Gli Everything Everything dopo una breve assenza tornano a stupirci con A Fever Dream, un album paragonabile a una pietanza del futuro che a ogni morso propone un sapore differente. Considerati da sempre un gruppo di geeks, i loro testi ci consegnano una visione nervosa e caotica del mondo, a condizione che vengano staccati gli occhi dallo smartphone.
È l’ennesimo caso di ciò che potrebbe definirsi “political pop”, un fenomeno nella scrittura dei testi molto comune agli artisti del nostro tempo, secondo cui anche il pop può essere denuncia: in Big Game, ad esempio, un verso spassionatamente dedicato a Trump dice: “Even little children see through you”.

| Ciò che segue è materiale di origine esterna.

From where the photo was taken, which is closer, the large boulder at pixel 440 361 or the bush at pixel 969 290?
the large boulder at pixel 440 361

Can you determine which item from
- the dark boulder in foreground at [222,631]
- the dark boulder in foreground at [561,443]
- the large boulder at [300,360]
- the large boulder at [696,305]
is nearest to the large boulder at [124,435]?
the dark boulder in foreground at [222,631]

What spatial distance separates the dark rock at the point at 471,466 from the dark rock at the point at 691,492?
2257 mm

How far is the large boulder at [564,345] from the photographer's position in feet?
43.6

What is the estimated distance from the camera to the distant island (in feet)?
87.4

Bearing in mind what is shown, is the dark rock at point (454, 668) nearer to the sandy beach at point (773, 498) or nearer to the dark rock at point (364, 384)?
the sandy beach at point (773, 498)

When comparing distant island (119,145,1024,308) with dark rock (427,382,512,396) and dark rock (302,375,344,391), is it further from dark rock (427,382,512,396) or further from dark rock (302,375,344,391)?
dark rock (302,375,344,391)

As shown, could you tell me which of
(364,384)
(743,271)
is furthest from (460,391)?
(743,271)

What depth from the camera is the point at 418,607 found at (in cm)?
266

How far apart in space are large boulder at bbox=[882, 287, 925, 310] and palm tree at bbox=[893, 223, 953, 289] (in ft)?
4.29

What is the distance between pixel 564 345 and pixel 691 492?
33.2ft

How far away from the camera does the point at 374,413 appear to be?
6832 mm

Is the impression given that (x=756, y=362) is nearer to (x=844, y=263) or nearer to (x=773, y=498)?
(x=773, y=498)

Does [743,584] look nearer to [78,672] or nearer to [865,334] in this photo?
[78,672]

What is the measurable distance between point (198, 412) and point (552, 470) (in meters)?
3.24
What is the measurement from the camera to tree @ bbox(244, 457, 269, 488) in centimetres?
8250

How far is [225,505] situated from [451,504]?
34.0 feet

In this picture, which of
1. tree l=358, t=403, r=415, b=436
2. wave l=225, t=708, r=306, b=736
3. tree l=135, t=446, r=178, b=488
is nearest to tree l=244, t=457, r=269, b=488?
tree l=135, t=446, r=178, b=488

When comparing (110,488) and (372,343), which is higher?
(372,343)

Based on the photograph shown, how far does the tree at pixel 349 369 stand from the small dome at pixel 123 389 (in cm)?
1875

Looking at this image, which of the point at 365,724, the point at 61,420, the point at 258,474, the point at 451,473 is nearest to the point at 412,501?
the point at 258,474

Già con “Get To Heaven” del 2015, i falsetti di Jonathan Higgs erano diventati meno criptici, fino ad arrivare a quest’ultima fatica la cui unica “pecca”, rispetto ai lavori precedenti, è quella di essere decisamente più dance. Questione da considerare un punto a favore della riuscita dell’album stesso: impossibile stare fermi tra il ritornello di Can’t Do e il ritmo di Ivory Tower, in cui rock ed elettronica si alternano e si fondono tra di loro senza forzature.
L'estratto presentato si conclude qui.